begin Records supplied

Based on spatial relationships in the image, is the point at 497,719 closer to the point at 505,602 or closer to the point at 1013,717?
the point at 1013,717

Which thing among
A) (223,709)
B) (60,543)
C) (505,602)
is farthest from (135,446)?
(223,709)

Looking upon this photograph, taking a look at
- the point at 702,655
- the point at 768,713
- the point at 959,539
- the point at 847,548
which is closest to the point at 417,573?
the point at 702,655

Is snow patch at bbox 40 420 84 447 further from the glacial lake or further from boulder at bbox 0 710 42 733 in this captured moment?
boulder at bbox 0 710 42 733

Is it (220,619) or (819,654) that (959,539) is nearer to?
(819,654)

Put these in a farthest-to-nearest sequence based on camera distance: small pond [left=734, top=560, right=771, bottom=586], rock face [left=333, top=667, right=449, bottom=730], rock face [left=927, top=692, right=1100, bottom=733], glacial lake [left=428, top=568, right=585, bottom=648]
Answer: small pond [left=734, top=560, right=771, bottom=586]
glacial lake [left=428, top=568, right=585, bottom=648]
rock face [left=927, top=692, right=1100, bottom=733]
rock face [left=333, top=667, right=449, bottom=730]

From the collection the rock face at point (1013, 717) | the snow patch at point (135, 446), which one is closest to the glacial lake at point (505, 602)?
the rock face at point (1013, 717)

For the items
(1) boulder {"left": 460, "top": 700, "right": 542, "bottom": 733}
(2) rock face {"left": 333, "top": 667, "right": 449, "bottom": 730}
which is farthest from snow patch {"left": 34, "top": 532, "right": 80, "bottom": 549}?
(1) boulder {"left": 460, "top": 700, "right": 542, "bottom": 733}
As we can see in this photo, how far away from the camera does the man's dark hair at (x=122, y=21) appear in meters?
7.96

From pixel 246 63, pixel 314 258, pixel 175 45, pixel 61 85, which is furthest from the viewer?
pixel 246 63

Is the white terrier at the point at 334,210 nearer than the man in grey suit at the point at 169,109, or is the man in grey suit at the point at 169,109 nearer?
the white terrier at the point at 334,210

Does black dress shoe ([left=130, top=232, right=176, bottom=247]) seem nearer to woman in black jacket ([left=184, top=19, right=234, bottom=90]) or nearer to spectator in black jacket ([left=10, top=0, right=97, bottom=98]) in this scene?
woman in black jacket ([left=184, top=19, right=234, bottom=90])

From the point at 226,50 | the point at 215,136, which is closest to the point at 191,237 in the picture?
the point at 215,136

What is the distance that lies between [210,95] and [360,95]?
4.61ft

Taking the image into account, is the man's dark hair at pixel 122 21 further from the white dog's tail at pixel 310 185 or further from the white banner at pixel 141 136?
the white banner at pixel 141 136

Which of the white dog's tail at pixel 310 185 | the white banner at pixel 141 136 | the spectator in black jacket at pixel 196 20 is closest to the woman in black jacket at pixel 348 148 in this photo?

end Records supplied
begin Records supplied

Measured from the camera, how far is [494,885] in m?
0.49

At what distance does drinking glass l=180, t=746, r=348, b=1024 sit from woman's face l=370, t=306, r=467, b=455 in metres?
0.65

end Records supplied
begin Records supplied

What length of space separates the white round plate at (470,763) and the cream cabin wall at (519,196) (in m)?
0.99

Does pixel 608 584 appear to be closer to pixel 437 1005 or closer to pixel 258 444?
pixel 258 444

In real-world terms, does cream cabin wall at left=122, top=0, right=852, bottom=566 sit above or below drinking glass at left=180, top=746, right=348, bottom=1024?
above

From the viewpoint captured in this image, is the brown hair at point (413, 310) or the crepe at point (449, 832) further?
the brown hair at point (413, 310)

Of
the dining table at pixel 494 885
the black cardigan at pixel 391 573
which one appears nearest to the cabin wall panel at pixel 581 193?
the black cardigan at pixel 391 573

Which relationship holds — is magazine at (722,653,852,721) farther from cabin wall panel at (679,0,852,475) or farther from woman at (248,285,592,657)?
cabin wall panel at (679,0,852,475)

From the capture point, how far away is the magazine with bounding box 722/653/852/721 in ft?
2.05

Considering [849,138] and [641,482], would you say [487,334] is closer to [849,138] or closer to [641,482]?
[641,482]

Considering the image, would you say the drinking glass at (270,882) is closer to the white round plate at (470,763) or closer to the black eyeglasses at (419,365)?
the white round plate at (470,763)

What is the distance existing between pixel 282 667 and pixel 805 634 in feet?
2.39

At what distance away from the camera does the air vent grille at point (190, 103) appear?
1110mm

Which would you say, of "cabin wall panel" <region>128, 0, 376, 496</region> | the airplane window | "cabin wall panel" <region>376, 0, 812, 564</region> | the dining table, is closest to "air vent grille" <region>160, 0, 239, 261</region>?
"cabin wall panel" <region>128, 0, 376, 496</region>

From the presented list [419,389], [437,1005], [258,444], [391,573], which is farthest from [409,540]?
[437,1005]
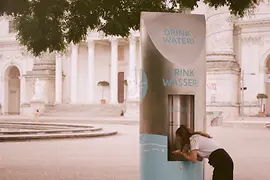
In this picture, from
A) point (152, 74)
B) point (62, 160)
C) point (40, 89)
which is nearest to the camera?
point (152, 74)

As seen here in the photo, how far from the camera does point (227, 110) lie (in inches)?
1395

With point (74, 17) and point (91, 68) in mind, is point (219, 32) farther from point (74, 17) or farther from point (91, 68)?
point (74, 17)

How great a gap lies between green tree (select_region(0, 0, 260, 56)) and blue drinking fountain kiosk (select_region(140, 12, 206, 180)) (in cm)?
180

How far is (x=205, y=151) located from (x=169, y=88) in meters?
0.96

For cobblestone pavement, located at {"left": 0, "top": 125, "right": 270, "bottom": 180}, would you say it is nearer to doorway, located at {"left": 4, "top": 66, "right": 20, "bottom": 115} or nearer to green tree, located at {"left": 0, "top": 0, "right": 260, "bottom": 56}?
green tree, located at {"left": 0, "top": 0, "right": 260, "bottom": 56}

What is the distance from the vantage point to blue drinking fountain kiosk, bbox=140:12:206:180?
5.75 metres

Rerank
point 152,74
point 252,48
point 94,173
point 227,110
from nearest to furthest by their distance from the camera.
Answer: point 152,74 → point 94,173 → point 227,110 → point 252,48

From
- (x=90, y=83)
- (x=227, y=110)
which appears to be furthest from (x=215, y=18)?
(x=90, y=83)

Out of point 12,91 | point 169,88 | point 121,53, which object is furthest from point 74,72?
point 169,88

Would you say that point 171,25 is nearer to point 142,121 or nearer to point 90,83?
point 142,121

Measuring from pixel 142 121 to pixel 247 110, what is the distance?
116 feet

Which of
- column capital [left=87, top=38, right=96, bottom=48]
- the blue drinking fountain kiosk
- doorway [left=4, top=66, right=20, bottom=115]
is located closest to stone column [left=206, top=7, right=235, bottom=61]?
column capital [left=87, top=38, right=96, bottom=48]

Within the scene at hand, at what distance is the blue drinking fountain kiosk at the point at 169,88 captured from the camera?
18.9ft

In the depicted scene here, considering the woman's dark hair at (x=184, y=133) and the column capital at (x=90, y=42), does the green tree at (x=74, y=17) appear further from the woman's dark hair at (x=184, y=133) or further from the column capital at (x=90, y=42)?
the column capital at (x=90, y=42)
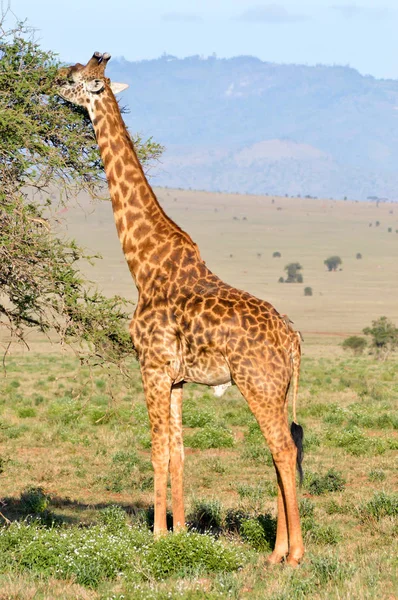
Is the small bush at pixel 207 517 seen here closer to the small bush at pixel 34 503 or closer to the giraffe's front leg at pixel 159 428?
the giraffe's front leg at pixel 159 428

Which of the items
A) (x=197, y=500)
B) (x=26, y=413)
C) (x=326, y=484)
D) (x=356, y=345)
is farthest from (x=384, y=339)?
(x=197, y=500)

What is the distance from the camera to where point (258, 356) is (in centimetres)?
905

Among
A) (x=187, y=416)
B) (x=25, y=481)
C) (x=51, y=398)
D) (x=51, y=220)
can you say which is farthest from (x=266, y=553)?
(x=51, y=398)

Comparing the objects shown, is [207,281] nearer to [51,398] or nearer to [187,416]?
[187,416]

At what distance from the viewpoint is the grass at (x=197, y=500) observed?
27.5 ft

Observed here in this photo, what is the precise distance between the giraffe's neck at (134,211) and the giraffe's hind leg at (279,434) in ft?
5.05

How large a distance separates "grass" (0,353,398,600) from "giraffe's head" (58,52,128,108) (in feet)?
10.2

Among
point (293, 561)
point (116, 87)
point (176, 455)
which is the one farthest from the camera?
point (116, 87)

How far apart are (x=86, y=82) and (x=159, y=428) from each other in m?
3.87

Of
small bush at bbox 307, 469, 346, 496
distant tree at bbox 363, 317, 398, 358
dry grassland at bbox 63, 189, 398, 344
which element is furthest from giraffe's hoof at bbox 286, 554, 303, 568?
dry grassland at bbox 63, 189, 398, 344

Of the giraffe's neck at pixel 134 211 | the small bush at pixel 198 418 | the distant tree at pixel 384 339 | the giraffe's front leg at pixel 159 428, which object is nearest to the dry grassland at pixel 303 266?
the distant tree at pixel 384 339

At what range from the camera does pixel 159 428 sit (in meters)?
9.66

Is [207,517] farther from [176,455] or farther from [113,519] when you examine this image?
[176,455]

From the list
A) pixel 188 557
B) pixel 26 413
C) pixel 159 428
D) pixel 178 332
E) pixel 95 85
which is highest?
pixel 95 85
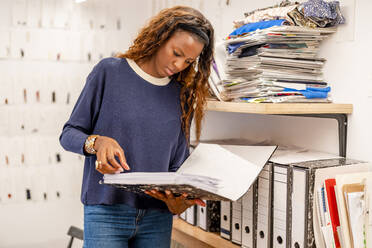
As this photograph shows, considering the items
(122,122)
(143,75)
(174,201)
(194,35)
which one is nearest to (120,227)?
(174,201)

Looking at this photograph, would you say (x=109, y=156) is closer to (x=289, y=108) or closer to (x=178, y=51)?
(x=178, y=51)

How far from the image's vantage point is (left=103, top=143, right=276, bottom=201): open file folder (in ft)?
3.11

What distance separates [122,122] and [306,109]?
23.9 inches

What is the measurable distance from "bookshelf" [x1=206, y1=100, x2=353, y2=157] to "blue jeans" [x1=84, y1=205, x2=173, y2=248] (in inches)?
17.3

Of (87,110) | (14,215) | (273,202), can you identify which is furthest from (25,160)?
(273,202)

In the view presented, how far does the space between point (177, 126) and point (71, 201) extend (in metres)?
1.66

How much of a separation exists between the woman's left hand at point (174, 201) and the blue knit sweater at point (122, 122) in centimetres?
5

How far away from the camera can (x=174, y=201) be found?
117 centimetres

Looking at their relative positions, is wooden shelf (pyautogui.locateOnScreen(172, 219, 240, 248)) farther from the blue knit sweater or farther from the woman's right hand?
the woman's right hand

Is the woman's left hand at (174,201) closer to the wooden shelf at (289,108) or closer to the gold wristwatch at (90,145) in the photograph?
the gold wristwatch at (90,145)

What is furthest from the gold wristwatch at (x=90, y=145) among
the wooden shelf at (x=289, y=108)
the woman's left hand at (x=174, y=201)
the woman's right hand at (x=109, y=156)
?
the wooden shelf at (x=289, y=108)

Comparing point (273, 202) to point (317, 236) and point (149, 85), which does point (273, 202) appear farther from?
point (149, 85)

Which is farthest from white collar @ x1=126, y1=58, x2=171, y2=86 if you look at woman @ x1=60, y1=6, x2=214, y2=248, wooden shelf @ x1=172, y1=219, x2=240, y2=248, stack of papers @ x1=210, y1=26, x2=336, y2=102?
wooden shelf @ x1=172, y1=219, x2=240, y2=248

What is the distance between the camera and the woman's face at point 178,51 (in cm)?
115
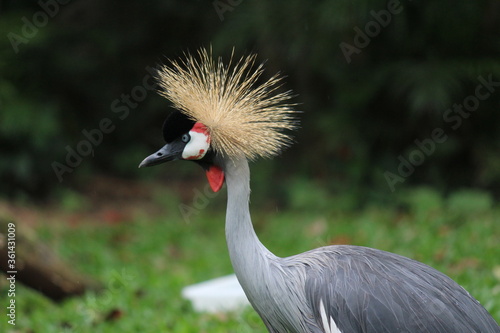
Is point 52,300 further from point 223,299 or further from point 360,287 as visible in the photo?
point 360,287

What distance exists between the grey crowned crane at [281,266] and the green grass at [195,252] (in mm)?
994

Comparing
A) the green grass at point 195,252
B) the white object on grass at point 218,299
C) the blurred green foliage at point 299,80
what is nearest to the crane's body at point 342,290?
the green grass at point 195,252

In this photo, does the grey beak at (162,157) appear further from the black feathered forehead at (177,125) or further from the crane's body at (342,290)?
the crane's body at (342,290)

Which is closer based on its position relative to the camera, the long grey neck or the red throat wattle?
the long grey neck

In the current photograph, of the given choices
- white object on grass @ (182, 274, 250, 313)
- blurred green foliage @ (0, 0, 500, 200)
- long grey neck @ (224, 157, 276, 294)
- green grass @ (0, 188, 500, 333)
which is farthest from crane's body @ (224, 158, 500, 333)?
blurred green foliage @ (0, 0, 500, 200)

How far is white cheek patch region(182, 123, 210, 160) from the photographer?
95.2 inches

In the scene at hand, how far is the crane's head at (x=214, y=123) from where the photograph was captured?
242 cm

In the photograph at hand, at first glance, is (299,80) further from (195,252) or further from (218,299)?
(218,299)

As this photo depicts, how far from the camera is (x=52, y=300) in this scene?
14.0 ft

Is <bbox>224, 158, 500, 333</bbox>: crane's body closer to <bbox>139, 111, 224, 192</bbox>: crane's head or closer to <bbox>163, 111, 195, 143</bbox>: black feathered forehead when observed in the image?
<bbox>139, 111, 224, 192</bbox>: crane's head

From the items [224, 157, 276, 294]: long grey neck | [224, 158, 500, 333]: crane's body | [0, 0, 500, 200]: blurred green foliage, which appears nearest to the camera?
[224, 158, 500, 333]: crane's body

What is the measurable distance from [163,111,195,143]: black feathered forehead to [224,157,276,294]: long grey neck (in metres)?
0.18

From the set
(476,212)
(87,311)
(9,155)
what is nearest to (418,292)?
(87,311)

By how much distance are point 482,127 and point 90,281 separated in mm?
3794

end Records supplied

Problem requirements: Select and copy every line of the records above that contains the word "relative".

Final result:
Looking at their relative positions, is wooden shelf (pyautogui.locateOnScreen(172, 219, 240, 248)) farther from the blue knit sweater or farther from the woman's right hand?
Which is closer based on its position relative to the camera, the long grey neck or the red throat wattle?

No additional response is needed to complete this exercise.